Modern Times is Chaplin’s first foray into social and political commentary. By the time he began production in 1934, he was deeply dismayed by the depths to which the Depression had left scores of people unemployed, accelerated by the dehumanizing increase in industrialization.
In mining these dark themes for comedy, Chaplin chose to use his “everyman” character, the Tramp, who struggles to find his place in this modern world.
It’s a world we could easily recognize today: Layoffs. Strikes. Increasing mechanization. Income inequality. Yet in the face of so much change, turbulence and turmoil, by the end of the film the Tramp manages to maintain a ray of optimism: The final intertitle is of Chaplin’s Tramp, telling the Gamine, “Buck up – never say die! We’ll get along.”
Modern Times can be taken not only as a commentary on modernization, but as an elegy to a lost world, as well.
Not only does it bid farewell to a lost art – silent filmmaking – but it bids farewell to a world that saw the creation of the Tramp, Chaplin’s enduring persona, and to the character itself.
By the time Modern Times was completed in 1936, the silent era was long over. The first all-talking picture, “Lights of New York,” had premiered in 1928 and by 1930 even stars such as Greta Garbo had made the transition.
But for Chaplin, the talkies presented a unique challenge. His type of comedy, he felt, was best expressed through pantomime, the “language” of silent film. It allowed his character to be understood by everyone, without relying on words or dialogue, and thus was more universal in nature.
Chaplin fought long and hard against using all synchronous dialogue in his films, but by the time he was ready to make Modern Times he was ready to experiment with this new medium.
Originally intending Modern Times to be a talkie, Chaplin initially wrote dialogue for his characters and even recorded some test scenes.
But unsatisfied with the outcome, he opted to stick to what he knew best: pantomime.
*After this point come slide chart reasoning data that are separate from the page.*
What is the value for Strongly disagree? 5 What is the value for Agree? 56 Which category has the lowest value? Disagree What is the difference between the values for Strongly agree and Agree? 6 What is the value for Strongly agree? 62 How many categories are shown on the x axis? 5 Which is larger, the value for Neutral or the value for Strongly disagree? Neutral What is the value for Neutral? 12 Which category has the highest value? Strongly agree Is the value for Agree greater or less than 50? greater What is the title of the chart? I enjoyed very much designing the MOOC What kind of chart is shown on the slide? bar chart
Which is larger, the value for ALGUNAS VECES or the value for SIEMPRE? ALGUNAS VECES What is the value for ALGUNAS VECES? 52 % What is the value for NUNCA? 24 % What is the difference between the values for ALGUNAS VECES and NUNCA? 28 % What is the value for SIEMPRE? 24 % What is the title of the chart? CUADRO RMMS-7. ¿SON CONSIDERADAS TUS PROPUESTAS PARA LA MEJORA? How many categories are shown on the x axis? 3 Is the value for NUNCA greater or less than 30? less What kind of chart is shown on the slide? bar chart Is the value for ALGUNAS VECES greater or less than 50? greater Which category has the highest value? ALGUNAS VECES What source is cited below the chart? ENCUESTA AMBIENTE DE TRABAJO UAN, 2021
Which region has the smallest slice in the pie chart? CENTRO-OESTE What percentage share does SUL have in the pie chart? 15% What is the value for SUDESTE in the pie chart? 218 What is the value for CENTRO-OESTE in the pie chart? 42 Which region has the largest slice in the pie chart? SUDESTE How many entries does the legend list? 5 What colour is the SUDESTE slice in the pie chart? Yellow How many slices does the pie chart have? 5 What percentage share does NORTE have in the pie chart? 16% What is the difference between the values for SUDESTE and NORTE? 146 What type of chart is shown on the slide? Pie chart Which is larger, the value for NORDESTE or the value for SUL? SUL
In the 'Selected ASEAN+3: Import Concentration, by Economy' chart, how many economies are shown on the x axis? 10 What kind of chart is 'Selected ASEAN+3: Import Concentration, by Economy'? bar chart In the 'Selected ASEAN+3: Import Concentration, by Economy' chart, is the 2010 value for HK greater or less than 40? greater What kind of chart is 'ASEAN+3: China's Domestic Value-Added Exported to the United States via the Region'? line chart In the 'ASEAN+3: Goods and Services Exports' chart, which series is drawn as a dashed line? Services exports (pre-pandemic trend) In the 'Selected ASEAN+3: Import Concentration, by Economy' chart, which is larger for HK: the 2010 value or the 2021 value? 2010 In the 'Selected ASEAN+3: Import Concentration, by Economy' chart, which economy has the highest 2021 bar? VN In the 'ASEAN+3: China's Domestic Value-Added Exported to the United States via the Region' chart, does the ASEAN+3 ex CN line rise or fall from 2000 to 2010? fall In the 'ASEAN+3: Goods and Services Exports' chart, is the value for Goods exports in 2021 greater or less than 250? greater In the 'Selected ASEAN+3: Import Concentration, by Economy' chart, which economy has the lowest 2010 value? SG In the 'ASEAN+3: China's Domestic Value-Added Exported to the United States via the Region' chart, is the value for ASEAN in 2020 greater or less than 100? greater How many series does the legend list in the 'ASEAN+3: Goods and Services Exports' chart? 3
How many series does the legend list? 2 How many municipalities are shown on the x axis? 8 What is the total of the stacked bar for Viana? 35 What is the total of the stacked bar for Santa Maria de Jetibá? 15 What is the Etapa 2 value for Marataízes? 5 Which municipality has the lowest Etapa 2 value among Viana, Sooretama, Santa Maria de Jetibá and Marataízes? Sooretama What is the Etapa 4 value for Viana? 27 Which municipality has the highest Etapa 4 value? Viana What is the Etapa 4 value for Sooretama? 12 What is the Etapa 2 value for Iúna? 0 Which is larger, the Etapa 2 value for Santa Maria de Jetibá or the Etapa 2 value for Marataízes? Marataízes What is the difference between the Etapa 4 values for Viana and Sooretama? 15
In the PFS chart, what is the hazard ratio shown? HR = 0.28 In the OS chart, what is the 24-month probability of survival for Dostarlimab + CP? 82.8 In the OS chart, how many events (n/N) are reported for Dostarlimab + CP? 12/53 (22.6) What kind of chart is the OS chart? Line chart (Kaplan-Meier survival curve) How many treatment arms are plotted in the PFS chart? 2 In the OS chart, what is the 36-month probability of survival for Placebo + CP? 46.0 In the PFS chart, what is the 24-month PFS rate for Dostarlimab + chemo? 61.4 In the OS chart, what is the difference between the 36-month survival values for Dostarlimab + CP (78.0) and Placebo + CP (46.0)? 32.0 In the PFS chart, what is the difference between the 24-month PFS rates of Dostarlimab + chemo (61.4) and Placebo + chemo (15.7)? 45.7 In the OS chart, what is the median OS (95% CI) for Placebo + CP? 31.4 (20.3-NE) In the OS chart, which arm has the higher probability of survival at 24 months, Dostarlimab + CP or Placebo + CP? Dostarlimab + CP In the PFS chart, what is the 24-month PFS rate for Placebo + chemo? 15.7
However, there are numerous examples of the use of synchronous sound throughout the film including sound effects, which Chaplin enjoyed creating and were made part of the overall music score.
More famous, however, is a scene in which the Tramp, hired as a waiter, is pressed into service for a missing tenor and asked to sing Léo Daniderff’s comical song Je cherche après Titine; Chaplin’s own voice is heard singing a mish-mash of French and Italian to great comic effect.
Despite its limited use of sound, Modern Times is in many ways the last major silent film. It carries on the tradition of using intertitles to convey what the actors can’t, and was shot in silent film’s traditional 18 frames per second; when played at “sound speed” of 24 frames per second it only emphasizes the frenetic nature of Chaplin’s slapstick comedy.
If Modern Times is the Tramp’s Omega, then “Kid Auto Races in Venice” is its Alpha.
While the Tramp character was “born” in a Mabel Normand short, Mabel’s Strange Predicament, Kid Auto Races in Venice is the first of Chaplin’s films to feature the Tramp in a starring role. It’s a 6-minute short with a thin plot: The Tramp continually finds himself in front of a movie camera that is filming a soap box derby race, much to the dismay of the cameraman and the racers.
Modern Times was a critical and commercial success, and Chaplin would go on to create talking pictures, but without the Tramp. In many ways, Modern Times serves as a bittersweet farewell to a character, a way of life and a style of filmmaking that gave way to…modern times.